Well, let’s say you’re Starbucks. Let’s say you make a deal with Google to put Starbucks ads on Google Maps. Let’s say the ads say “$.50 off of your next latte if you give this code: XZP1.” So, you go into Starbucks and give them the code. They punch that into the register. It reports back to Starbucks headquarters that you bought a latte because of the Google ad. Then, they report back to Google that you bought something (Starbucks will get a discount on their ads for this kind of reporting).

Now, Google knows you like coffee too. Oh, what Google knows!

It’s all attention. So, now, what if Zvents and Google shared their attention with everyone through an API. Now, let’s say I start a new Web business. Let’s call it “Scoble’s tickets and travel.” You come to my site to book a trip to London, let’s say. Well, now, what do I know about you? I know you were in San Francisco, that you like coffee, that you just bought some binoculars, that you like football. So, now I can suggest hotels near Starbucks and I can suggest places where you’ll be able to use your binoculars (like, say, that big wheel that’s in the middle of London). Even the football angle might come in handy. Imagine I made a deal with the local soccer team. Wouldn’t it be useful to put on my page “49ers fans get $10 off European football tickets.”
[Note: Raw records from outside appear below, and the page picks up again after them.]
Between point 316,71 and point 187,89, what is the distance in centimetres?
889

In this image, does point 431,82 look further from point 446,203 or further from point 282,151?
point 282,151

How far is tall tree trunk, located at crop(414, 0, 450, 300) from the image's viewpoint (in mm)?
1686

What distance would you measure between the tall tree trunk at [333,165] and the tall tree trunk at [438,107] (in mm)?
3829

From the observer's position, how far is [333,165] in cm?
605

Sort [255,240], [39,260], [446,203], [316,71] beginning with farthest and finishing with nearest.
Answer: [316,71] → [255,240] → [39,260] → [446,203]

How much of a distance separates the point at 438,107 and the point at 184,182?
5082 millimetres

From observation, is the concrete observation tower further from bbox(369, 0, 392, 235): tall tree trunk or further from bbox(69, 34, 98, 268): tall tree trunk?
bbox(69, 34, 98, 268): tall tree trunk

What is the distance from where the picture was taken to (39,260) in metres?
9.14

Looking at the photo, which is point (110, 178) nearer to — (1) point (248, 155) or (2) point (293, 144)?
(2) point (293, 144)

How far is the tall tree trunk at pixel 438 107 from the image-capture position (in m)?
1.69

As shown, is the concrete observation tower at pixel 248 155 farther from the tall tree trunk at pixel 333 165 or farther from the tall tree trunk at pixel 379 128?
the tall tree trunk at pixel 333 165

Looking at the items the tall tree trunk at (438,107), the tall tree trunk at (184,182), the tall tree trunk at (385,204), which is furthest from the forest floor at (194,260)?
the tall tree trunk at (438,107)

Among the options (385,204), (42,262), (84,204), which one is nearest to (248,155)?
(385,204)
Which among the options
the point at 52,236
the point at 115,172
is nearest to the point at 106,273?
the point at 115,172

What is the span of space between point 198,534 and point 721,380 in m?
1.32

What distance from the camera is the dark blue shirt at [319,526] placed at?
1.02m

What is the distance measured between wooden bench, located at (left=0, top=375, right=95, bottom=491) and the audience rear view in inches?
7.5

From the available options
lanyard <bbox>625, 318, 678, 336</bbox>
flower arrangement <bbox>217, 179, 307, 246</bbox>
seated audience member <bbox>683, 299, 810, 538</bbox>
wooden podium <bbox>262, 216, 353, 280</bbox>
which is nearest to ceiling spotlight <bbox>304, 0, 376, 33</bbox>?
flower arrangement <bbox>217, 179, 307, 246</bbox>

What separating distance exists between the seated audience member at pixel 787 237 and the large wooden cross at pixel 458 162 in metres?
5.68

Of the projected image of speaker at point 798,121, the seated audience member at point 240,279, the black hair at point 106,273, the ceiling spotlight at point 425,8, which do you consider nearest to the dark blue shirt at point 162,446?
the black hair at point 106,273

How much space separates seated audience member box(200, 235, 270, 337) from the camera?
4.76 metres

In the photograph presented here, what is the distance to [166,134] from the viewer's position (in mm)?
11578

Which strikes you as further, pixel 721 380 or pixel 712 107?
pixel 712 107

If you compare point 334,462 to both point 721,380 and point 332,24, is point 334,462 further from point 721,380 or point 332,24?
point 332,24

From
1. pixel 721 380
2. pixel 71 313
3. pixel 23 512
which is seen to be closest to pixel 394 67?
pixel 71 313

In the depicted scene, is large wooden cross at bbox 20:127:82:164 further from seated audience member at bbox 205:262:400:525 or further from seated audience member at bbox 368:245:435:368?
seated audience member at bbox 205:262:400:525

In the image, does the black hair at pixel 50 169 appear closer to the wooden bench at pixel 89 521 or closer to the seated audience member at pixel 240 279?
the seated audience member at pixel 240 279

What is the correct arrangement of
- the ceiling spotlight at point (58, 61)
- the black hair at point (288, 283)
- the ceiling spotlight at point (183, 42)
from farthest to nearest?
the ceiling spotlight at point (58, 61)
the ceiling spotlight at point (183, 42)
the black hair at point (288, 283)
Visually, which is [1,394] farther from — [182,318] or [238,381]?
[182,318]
But, it gets even better. Now that the system is capturing my attention, and sharing it, my Web Gadgets (both branding and advertising) get better over time. They start to thrill me at some point. And, when I go to a search engine, it can see ALL my attention data and start suggesting things it thinks I’d like (sorta like Amazon suggests things to me).

Now, imagine my blog hooked into this attention system. Wouldn’t I get better ads along the right? Damn straight you would. And, let’s say I had a weather gadget on the right. Wouldn’t that show you YOUR city? Yes.

Wouldn’t it be able to see changes in your behavior over time and bring you even cooler stuff? Let’s say this system watched you for three years and then you started searching on pregnancy. Or “best price on diapers.” Or buying books on Amazon with titles like “Parenting.” And, Flickr could report to the system that you wrote “our new baby.” Oh, and it could watch everything you type on your blog.

Couldn’t the system know that you are likely a new parent? Couldn’t it bring up new kinds of advertising targeted at a new parent?

When I ran a camera store we sold diapers in our store. Why? So that we could get new parents into the store. Turns out that new parents buy a TON of camera gear.

My mind is racing from what you could do with this kind of data. I’m sitting with Buzz Bruggeman, CEO of ActiveWords. I bet that even ActiveWords could make use of such attention data.

Now I’m starting to get scared by this kind of world.